The key learnings from Solar Winds for Zero Trust in Applications development can be summarized as

  • Secure your code and software build environments
  • Explicitly verify software builds at each stage of the pipeline (Eg: Solar Winds now decompiles each build to compare the decompiled code to the original source code)
  • Have a rapid patch testing and deployment plan in place

Stop trusting Application runtimes

Securing the application development and build cycle is one aspect. What about the final product. Is it now safe to execute in a trusted context? Probably not. Defense-in-depth tells us to add an effective layer of defense during runtime as well.

Developments in the security space for applications has enabled the ability to put in controls at the Application runtime. Modern browsers can now sandbox processes so as to only expose CPU and Memory.

Chromium’s sandbox implementation

Windows now feature ASR (Attack Surface Reduction) that has rules that can block spawning of child processes that are high risk or indicative of malware. And *nix OS always had security built in to ensure processes run within a non-privileged context (a common security feature that is sadly bypassed often to move projects along). In the Infrastructure space, cloud providers are providing controls such as Azure’s Adaptive Application Control to prevent unauthorized processes from executing on a server workload.

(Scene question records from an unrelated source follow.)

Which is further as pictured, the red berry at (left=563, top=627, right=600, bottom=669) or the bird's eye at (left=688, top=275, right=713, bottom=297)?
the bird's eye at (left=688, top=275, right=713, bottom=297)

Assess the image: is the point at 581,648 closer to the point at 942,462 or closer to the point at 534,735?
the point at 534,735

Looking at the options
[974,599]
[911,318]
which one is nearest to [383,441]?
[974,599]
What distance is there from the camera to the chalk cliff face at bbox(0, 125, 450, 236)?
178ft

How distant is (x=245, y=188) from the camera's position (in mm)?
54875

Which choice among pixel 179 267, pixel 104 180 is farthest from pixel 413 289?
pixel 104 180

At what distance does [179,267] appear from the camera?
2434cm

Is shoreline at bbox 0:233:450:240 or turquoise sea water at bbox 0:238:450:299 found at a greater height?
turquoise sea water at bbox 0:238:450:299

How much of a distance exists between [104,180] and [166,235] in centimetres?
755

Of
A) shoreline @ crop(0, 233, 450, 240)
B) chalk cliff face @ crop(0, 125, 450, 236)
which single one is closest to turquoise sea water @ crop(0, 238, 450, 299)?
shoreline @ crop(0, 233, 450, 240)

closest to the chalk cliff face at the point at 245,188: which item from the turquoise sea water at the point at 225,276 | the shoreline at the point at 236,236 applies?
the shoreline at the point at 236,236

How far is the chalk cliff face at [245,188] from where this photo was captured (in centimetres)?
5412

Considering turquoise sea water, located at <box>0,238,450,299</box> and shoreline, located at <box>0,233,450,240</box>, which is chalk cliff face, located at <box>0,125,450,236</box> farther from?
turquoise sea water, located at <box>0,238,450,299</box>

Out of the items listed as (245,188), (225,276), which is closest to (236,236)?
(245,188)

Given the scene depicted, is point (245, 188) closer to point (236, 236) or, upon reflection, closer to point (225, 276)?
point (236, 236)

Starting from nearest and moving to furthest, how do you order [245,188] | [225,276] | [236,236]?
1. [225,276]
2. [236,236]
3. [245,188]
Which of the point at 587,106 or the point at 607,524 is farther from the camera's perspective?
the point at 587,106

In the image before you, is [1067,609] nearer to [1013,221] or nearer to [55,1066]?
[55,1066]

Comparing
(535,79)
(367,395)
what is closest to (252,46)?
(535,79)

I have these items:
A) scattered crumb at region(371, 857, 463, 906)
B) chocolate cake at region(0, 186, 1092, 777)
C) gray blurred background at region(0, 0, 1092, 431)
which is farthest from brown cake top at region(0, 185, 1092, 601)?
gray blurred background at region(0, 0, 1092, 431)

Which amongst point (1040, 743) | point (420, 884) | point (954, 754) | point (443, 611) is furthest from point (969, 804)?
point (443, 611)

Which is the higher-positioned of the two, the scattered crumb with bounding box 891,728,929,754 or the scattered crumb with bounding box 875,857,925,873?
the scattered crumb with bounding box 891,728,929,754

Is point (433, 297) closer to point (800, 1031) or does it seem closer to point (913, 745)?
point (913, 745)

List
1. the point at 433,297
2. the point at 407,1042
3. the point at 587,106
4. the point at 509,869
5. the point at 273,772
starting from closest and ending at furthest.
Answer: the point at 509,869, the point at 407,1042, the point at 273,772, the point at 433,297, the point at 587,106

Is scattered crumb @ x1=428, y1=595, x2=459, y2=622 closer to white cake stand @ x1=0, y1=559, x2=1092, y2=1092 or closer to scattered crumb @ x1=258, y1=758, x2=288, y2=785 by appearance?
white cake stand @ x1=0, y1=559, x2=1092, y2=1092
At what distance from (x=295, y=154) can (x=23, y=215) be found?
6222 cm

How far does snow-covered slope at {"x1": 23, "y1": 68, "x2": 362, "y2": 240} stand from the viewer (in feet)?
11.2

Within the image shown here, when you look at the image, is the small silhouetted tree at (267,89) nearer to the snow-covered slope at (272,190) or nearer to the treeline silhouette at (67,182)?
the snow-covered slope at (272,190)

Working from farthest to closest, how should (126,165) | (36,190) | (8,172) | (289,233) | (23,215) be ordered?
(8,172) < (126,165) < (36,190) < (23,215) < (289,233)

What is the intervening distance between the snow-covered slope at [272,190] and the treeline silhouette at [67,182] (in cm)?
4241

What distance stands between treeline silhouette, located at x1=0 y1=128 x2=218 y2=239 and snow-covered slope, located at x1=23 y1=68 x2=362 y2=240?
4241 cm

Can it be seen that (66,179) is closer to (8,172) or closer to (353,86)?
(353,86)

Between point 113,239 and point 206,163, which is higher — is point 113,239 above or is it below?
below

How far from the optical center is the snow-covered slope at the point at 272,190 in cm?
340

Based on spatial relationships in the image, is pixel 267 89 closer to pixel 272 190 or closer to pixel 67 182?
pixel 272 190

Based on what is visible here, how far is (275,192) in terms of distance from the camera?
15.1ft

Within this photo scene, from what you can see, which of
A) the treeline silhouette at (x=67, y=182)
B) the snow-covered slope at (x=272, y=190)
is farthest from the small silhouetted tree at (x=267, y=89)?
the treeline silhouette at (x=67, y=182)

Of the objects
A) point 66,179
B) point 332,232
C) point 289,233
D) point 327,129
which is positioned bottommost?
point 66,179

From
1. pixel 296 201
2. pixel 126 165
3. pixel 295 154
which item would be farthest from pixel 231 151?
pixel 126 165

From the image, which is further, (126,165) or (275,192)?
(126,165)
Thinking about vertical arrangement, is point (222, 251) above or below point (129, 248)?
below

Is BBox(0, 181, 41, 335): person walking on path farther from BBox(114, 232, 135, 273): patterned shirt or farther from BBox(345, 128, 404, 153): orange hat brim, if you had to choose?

Adaptive Application Control define which publishers and processes are allowed to run on a group of servers

Wrapping it up

To wrap it up, Applications need to be treated with the same Zero Trust approach that’s applied to networks or devices. Application security controls can be applied at

  • Code compile and software build
  • Application execution

During application development, code integrity needs to be checked at every step of the software build pipeline. During application execution, the process needs to be given access to only those resources it needs and within a protected context. And for Host OS, it is necessary to know which applications are allowed execution and within which context, especially when it applies to a server workload. In each control, we must ask the standard ZT questions:

  • Can the process be verified explicitly?
  • Is the application running with the least privilege?
  • If we assume breach of the application, what’s the detonation radius?